Let's take a closer look at what is ailing Apple.

1. Bad quarter: In an interview with CNBC's Jim Cramer, CEO Tim Cook noted that the company had an "incredible quarter by absolute standards." Indeed, Apple continues to mint money, posting net income of $10.5 billion, or $1.90 per share, on revenue of $50.6 billion. While most companies would be satisfied with these results, those figures represent double-digit declines from the year-earlier period, which is how publicly traded companies like Apple are judged.

2. iPhone sales: According to Angelo Zino of S&P Global Market Intelligence, Apple has earned more than $585 billion in sales from the iPhone since 2010, making it one of the most successful tech products in history. The iPhone 6, which was introduced in 2014, was the most successful version of the phone to date. While that was good news for Apple, demand has plummeted in recent quarters. The company shipped more than 51 million units in its latest quarter, a 16 percent decline year-over-year. Apple draws about 60 percent of its overall revenue from the iPhone. Neither Zino, who also rates Apple as a "buy," nor Munster is expecting blockbuster sales from the iPhone 7. But they do expect sales to pick up as users look to upgrade their phone.
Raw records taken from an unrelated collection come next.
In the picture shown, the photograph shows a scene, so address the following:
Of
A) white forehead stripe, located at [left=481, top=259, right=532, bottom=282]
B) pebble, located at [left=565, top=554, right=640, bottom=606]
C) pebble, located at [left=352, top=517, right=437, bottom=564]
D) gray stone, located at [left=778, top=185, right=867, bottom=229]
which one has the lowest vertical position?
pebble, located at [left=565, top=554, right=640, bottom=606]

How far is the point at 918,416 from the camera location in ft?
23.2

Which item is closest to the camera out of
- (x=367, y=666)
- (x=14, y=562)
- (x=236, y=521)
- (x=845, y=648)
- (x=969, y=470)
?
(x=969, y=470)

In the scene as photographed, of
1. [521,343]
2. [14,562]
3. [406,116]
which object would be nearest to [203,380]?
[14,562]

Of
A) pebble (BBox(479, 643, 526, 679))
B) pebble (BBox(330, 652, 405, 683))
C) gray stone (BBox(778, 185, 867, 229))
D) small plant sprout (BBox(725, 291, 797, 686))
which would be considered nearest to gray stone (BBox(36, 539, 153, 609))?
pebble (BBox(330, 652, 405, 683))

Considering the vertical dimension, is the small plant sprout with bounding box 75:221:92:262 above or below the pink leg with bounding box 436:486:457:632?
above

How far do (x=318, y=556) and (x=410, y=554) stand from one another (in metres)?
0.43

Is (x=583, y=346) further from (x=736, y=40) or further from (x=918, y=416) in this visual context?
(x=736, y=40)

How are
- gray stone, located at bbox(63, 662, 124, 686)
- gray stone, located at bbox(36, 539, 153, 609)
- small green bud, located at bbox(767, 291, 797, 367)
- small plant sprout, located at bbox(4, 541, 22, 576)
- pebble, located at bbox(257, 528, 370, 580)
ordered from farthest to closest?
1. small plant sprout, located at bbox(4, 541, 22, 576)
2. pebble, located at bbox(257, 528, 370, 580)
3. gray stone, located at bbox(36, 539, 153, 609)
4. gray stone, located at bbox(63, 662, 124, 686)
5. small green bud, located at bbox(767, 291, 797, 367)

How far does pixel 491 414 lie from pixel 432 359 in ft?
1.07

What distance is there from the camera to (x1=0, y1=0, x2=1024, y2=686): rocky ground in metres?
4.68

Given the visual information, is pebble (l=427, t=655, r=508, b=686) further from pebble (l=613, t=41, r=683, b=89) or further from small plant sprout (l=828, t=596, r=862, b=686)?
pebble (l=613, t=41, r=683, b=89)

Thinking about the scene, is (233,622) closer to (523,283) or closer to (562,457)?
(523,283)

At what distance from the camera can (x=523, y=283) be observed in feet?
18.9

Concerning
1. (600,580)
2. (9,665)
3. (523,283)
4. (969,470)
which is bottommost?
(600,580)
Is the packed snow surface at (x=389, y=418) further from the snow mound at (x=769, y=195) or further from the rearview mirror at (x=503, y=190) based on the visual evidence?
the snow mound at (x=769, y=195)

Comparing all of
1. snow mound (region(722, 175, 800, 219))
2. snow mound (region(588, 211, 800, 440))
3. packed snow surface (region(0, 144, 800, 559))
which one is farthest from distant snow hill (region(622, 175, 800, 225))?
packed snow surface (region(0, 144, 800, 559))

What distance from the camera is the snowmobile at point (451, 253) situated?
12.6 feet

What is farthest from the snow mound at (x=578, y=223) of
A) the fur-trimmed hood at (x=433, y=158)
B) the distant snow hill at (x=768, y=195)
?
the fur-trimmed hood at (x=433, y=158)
3. Apple Watch: Though the company's watch was introduced in 2014 amid great hoopla, many investors have been underwhelmed by the device. According to Zino, the company has sold 13 million units, earning more than $6 billion. That's more than triple the revenues that rival Fitbit (FIT) earned over the same time period, though not enough make a material difference for Apple. But Munster sees better times ahead when the Apple Watch will be decoupled from the iPhone in 2017. "This is something that can be an enormous part of the story, accounting for 10/15/20 percent of revenue down the road," he said.

4. iPad and Macs: Demand for the iPad peaked in 2014 and has since plummeted. Bigger iPhones such as the iPhone 6 Plus are cannibalizing sales of tablet computers ,with deliveries in the latest quarter falling 19 percent. As for Macs, shipments dropped 12 percent in the latest quarter.